RECORDS SHOWN:
● ● ● ●

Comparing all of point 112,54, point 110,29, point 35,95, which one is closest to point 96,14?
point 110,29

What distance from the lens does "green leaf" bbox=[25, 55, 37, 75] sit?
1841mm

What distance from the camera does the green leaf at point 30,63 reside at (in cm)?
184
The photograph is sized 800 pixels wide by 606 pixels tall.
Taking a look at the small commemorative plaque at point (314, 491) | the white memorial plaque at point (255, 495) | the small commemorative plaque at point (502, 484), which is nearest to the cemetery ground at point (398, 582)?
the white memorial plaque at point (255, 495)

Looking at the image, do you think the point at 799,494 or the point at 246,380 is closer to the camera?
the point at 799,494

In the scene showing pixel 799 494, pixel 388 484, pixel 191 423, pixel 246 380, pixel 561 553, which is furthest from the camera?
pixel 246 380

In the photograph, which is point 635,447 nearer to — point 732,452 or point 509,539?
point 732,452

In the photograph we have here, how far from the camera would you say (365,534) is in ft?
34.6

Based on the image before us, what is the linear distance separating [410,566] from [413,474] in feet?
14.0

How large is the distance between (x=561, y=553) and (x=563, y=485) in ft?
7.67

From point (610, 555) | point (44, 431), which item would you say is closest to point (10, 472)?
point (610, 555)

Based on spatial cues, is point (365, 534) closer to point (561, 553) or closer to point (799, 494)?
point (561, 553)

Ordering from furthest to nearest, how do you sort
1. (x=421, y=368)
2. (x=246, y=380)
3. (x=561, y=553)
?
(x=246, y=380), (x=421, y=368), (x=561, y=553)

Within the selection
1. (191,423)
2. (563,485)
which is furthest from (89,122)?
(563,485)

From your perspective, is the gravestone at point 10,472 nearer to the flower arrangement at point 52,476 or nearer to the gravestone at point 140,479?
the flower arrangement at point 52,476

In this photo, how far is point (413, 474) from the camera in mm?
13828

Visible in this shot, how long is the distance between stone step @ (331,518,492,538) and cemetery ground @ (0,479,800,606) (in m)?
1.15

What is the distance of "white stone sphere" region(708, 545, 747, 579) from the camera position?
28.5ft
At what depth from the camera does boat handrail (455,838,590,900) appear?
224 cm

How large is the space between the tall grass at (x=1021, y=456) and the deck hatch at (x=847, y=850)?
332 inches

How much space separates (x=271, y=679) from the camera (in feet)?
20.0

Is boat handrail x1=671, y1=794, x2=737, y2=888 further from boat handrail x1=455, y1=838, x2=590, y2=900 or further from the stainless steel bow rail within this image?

● ● ● ●

Copy all of the records above line for line, with no changes to wording, numbers, or punctuation.

Comparing all of point 112,54, point 110,29, point 35,95, which one is closest to point 96,14?
point 110,29

What distance from the lens does "green leaf" bbox=[25, 55, 37, 75] sit?
1841mm

What distance from the camera does the green leaf at point 30,63 reside at (in cm)?
184
The photograph is sized 800 pixels wide by 606 pixels tall.
Taking a look at the small commemorative plaque at point (314, 491) | the white memorial plaque at point (255, 495) | the small commemorative plaque at point (502, 484), which is nearest to the cemetery ground at point (398, 582)?
the white memorial plaque at point (255, 495)

Looking at the image, do you think the point at 799,494 or the point at 246,380 is closer to the camera?
the point at 799,494

In the scene showing pixel 799 494, pixel 388 484, pixel 191 423, pixel 246 380, pixel 561 553, which is furthest from the camera?
pixel 246 380

In the photograph, which is point 635,447 nearer to — point 732,452 or point 509,539?
point 732,452

In the photograph we have here, how far from the camera would you say (365,534) is in ft?
34.6

Based on the image before us, what is the linear distance separating [410,566] from [413,474] in feet?
14.0

How large is the distance between (x=561, y=553) and (x=563, y=485) in ft?
7.67

From point (610, 555) | point (44, 431), which item would you say is closest to point (10, 472)?
point (610, 555)

Based on spatial cues, is point (365, 534) closer to point (561, 553) or closer to point (799, 494)?
point (561, 553)

Ordering from furthest to nearest, how do you sort
1. (x=421, y=368)
2. (x=246, y=380)
3. (x=561, y=553)
?
(x=246, y=380), (x=421, y=368), (x=561, y=553)

Within the selection
1. (191,423)
2. (563,485)
which is furthest from (89,122)?
(563,485)

From your perspective, is the gravestone at point 10,472 nearer to the flower arrangement at point 52,476 or nearer to the gravestone at point 140,479?
the flower arrangement at point 52,476

In this photo, how far is point (413, 474) from the camera in mm?
13828

Visible in this shot, how long is the distance between stone step @ (331,518,492,538) and cemetery ground @ (0,479,800,606) (in m)?
1.15

What is the distance of "white stone sphere" region(708, 545, 747, 579) from the camera position?
28.5ft
At what depth from the camera does boat handrail (455,838,590,900) appear?
224 cm

How large is the space between the tall grass at (x=1021, y=456) and the deck hatch at (x=847, y=850)?
332 inches

How much space separates (x=271, y=679) from the camera (in feet)?
20.0

Is boat handrail x1=671, y1=794, x2=737, y2=888 further from boat handrail x1=455, y1=838, x2=590, y2=900 or further from the stainless steel bow rail within this image?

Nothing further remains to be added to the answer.